Projection Mapping (Video Haritalama) konusunu açıklayarak gerçekleştirdiği projeden bahseden Mengi, ‘‘Budapeşte’de katıldığım bir sergiydi. Eski fabrikadan dönüştürülmüş bir müze vardı. Bizden bunun tarihini anlatmamız istendi. Biz de arkadaşlarımla beraber video haritalama tekniği üzerinden modellemesini yapmayı düşündük. Binanın yukarıdan görünen maketini yaptık. Projektörle üzerine animasyon yansıtarak izlettirdik. Benzer oranlarda modelledim ve birlikte maketini yaptık. Altı dakikalık bir animasyon yapacağız ve binanın tarihini anlatacağız. Soyut bir hikaye yazdık. Bir çocuk binanın önüne geliyor, binanın ne anlattığına bakıyor. Senaryo böyle başlarken başka biri gelip binanın tarihini anlatıyor’’ dedi.

‘‘Daha çok siyasi amaçlarla kullanılsa da sonrasında yaratıcı şeyler de tasarlamışlar’’

Projection Artworks’ün popülerleşmesiyle birlikte yapılan çalışmalara da değinen Mengi, ‘‘Bu herhangi bir objenin üzerine yansıtılabilir. Tabi bunlar binaların üzerine yansıtılmasıyla gündemde ama şu an her alanda kullanılıyor. Örneklerde de gördüğünüz gibi ağaç, kapı, bitki, duvar vs. de kullananlarda var. İngiltere ve Amerika’da daha önce popülerleşmişti. Daha çok siyasi amaçlarla kullanılsa da sonrasında yaratıcı şeyler de tasarlamışlar. Şu an yasaklanmış olabilir. Bizim yaptığımız örnekleri göstereyim. Budapeşte’de çok fazla dilenci var. Onları başka yerlere transfer edeceklerdi. Sanırım yapamadılar. Ben de o dönem bir arkadaşımla projektörü yere koyup evsiz bir arkadaşın görüntüsünü yansıttım. Gelen geçen merak edip bakıyordu. İkincisini tam olarak yapamadık. Daha önce Doğu Avrupa’da ‘Azizler’ günü diye bir şey var; geceleri mezarlıklara giderler. Herkes tanıdığı kişinin mezarına gider ve mum bırakır. Böyle bir ortamda projection mappingi nasıl kullanacağımızı düşündük. Çok güzel bir mezar bulmuştuk ama böyle bir şey yapmamıza izin vermediler’’ ifadelerini kullandı.

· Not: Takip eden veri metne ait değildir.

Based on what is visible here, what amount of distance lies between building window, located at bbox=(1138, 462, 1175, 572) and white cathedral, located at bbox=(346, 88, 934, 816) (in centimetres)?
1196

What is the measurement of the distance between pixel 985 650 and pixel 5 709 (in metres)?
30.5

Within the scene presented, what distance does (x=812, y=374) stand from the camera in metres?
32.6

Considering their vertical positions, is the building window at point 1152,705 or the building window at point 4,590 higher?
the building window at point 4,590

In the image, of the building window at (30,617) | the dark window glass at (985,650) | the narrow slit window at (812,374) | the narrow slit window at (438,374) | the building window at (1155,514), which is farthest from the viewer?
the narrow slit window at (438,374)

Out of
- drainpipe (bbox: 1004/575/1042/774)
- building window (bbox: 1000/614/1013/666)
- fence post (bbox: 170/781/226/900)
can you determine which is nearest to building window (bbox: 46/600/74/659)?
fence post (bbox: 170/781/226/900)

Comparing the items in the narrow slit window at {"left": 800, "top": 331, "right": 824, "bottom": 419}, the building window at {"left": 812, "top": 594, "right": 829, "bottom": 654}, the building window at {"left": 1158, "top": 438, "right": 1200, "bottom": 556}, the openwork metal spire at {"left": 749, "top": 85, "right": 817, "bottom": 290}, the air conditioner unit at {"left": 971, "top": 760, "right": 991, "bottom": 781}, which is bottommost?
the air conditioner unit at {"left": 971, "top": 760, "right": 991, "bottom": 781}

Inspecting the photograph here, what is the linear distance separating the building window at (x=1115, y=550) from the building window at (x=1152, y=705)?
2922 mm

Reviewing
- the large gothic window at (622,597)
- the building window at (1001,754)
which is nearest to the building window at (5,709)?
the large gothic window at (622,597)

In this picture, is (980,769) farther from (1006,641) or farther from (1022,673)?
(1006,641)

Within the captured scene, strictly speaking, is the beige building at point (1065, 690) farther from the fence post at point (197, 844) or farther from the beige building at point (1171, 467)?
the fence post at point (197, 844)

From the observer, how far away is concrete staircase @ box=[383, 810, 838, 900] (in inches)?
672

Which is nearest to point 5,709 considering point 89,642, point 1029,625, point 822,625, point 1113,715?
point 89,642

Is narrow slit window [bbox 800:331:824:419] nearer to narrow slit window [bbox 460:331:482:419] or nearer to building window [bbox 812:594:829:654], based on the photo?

‘‘Gelecekte bu tarz programlarla üç boyutlu oyunlar da yapılabilecek’’

Kodsuz oyun tasarımı yapılabilen GDevelop ve Scratch adlı uygulamaları tanıtarak tasarlanan oyunları gösteren Öğr. Gör. Volkan Mengi, ‘‘GDevelop kodsuz bir şekilde oyun tasarlamamızı sağlıyor. Her türlü oyun olmasa da birçok oyun yapılabiliyor. Örneğin App Store’de gördüğümüz ilk 50 oyunun hepsi bu uygulamayla yapılabilir. Kodsuz olarak yapıldığı için bu durum oldukça kolaylaşıyor. Mesela Scratch adlı bir uygulama da var. Aslında tamamen çocukların kullanması için yapılmış. Bazı okullarda liseden bile önce öğretiyorlar. Küçük bir çocuğun çektiği tutorial (eğitim) videosu; basit şekilde elmaları sepetle toplama oyunu tasarlıyor. Bu programla da çok ileri oyunlar yapılıyor. GDevelop ile yapılmış oyunlara bakarsak hiç sınır yok, her türlü oyun yapılmış. Hayal gücüyle her türlü oyun yapılabilir. Gelecekte bu tarz programlarla üç boyutlu oyunlar da yapılabilecek. Bu işleri daha da kolaylaştıracak’’ şeklinde konuştu.